Pipeline for analysis of AmpSeq data with the classic protocol using HaplotypR

This is a pipeline which is based on the HaplotypR package and which does not need the demultiplexing by sample step. Processing until haplotype calling is done in parallel.

Key steps for running the pipeline:

  1. At the very beginning you need to set up an input and output folder. The input folder will contain just a few files needed by the pipeline (see description below) while the output folder will contain all files and folders created during the pipeline, as well as the final results. You will need to provide the paths to these input and output folders when you run the pipeline

  2. Next, you need to create some files that the pipeline needs, these are the same as for HaplotypR: markerFile.txt, sample_table.txt. While you can create markerFile.txt by hand, to create the sample_table.txt you need a table with sample names and corresponding file names. The script create_sample_file.R can be used for this purpose. Examples of these files and their formatting can be found here.

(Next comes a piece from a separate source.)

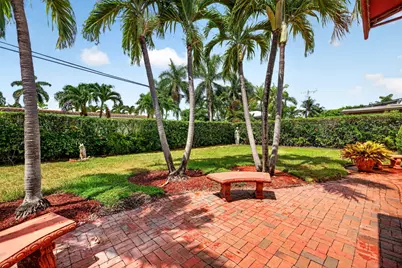 2060 Tropic Isle, Lauderdale by the Sea, FL 33062 - Photo 56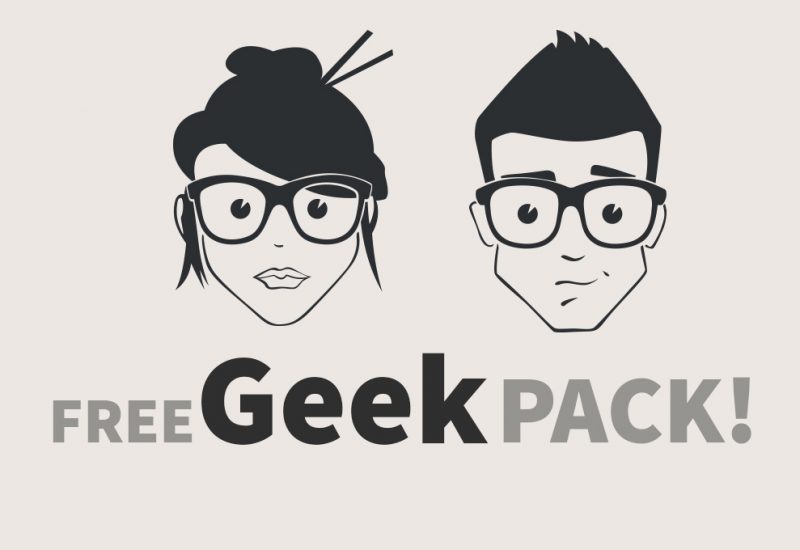 free-geek-pack-featured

  3. Once you have the resource files, you can run the pipeline as follows:

  • First, you need to run the preprocessing part (script submit_AmpSeqPreprocess.sh). This demultiplexes reads by marker and merges the forward and reverse reads. The sample preprocessing is an array job, to run it you need to use the command sbatch --array=1-N_samples submit_AmpSeqPreprocess.sh input_folder output_folder where you replace input_folder and output_folder with the relevant folder paths for your input and output folders. Also, you will need to replace N_samples with the total number of samples. It is entirely based on the HaplotypeR functions, therefore it should create the corresponding folders and files as HaplotypR. If you want to debug this step, you can have a look at the haplotypR_demultiplex_marker_sample.R and haplotypR_merge_reads_sample.R scripts. They have commented sections which you can use for debugging.
  • After preprocessing, you can run the haplotype calling with submit_AmpSeqCallHaplotypes.sh. At the end, in your output folder, the file finalHaplotypeTab.RDS will contain the final haplotypes.

Do not forget to adapt all the header information from the submit_AmpSeqPreprocess.sh and submit_AmpSeqCallHaplotypes.sh to match your cluster and file system.